🤖 AI Summary
Current embodied artificial general intelligence (AGI) struggles to adapt dynamically to diverse, previously unseen physical embodiments—i.e., real-world agents with heterogeneous morphologies and actuation capabilities—in open, time-varying environments.
Method: We formalize the novel “body discovery” challenge: real-time identification of unknown embodiments and causal interpretation of their neural signals’ functional semantics. To address it, we introduce the first rigorous formal definition of an AI “body,” and propose a unified framework integrating causal structure learning, customized embodied simulation environments, and functional representation modeling of neural signals.
Contribution/Results: Our approach transcends conventional static, predefined embodiment models by enabling causal inference-driven embodiment recognition and functional induction. Evaluated across diverse virtual environments, it achieves significantly improved accuracy in dynamic embodiment identification and enhanced interpretability of functional semantics—establishing a scalable theoretical and technical foundation for generalizable, adaptive embodied intelligence.
📝 Abstract
In the pursuit of realizing artificial general intelligence (AGI), the importance of embodied artificial intelligence (AI) becomes increasingly apparent. Following this trend, research integrating robots with AGI has become prominent.
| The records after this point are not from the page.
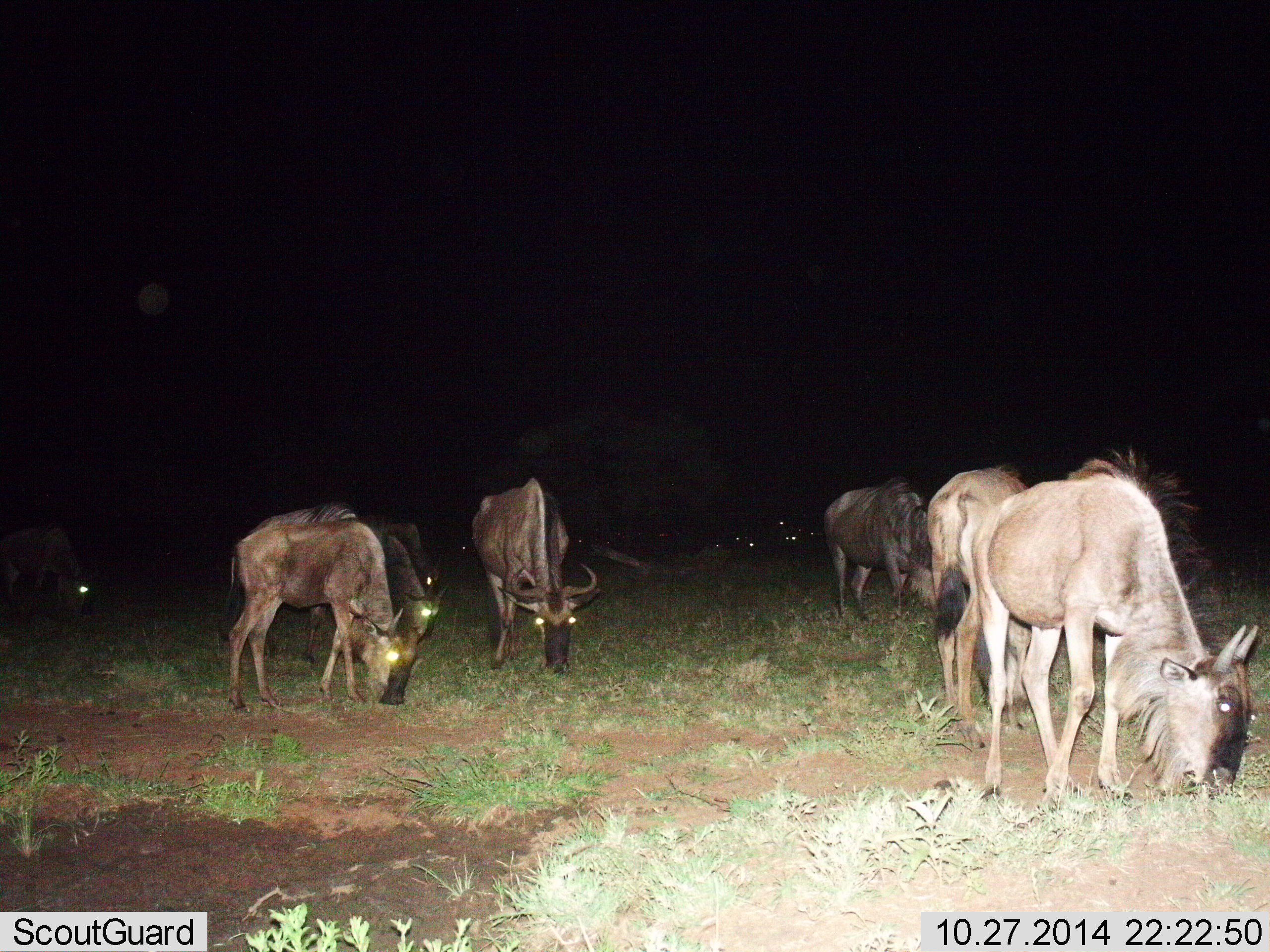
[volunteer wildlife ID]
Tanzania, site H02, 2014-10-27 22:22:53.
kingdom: Animalia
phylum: Chordata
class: Mammalia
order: Artiodactyla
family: Bovidae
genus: Connochaetes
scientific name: Connochaetes taurinus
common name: blue wildebeest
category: wildebeest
Wildebeest (blue wildebeest) (Connochaetes taurinus), count 8. Behavior (volunteer vote fractions): standing 20%, resting 0%, moving 0%, interacting 0%. Young present (vote fraction): 0%. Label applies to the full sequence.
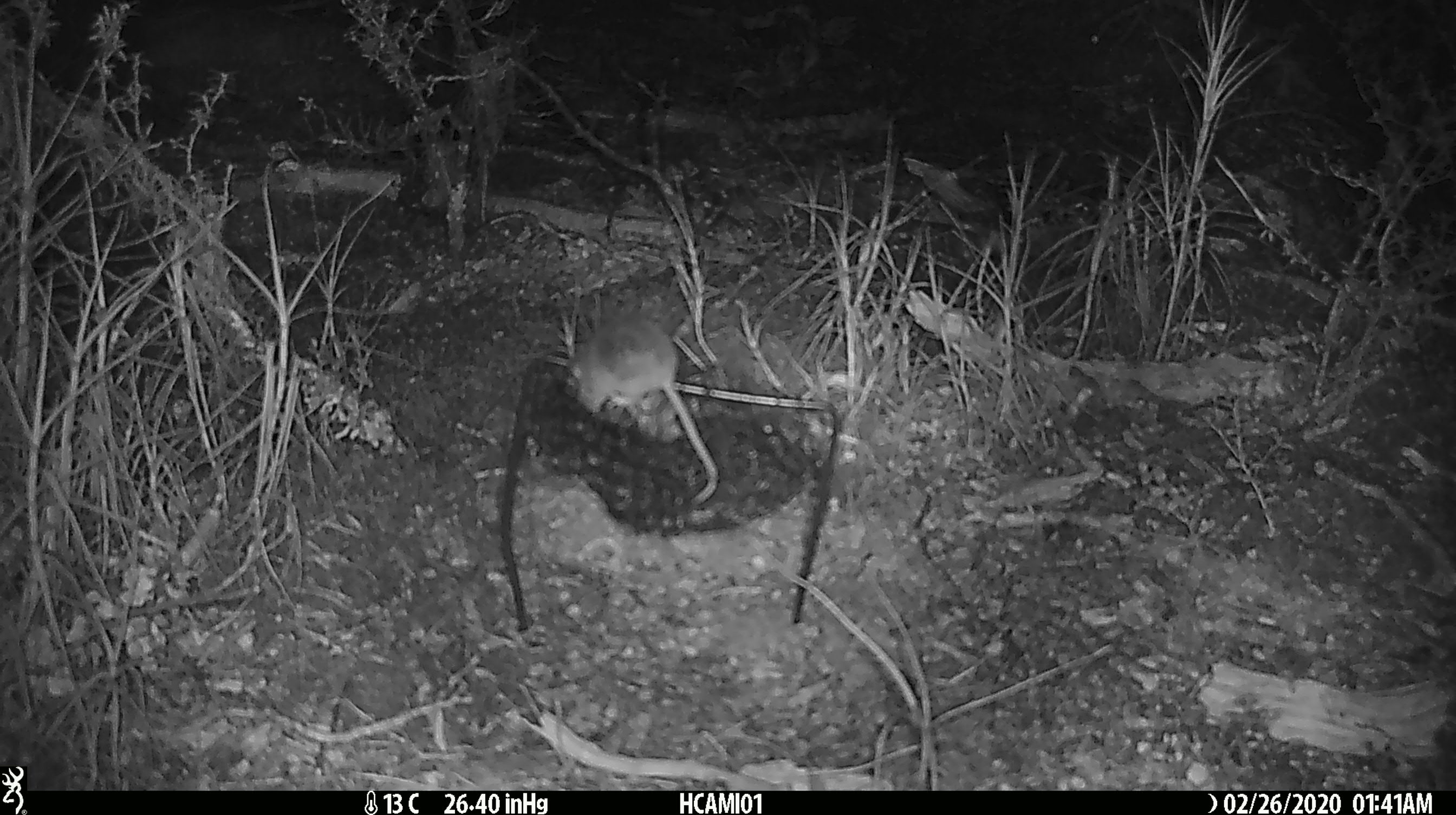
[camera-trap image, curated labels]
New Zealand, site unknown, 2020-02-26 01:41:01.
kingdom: Animalia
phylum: Chordata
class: Mammalia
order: Rodentia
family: Muridae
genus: Mus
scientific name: Mus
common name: mouse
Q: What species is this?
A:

As various kinds of embodiments have been designed, adaptability to diverse embodiments will become important to AGI. We introduce a new challenge, termed"Body Discovery of Embodied AI", focusing on tasks of recognizing embodiments and summarizing neural signal functionality. The challenge encompasses the precise definition of an AI body and the intricate task of identifying embodiments in dynamic environments, where conventional approaches often prove inadequate. To address these challenges, we apply causal inference method and evaluate it by developing a simulator tailored for testing algorithms with virtual environments. Finally, we validate the efficacy of our algorithms through empirical testing, demonstrating their robust performance in various scenarios based on virtual environments.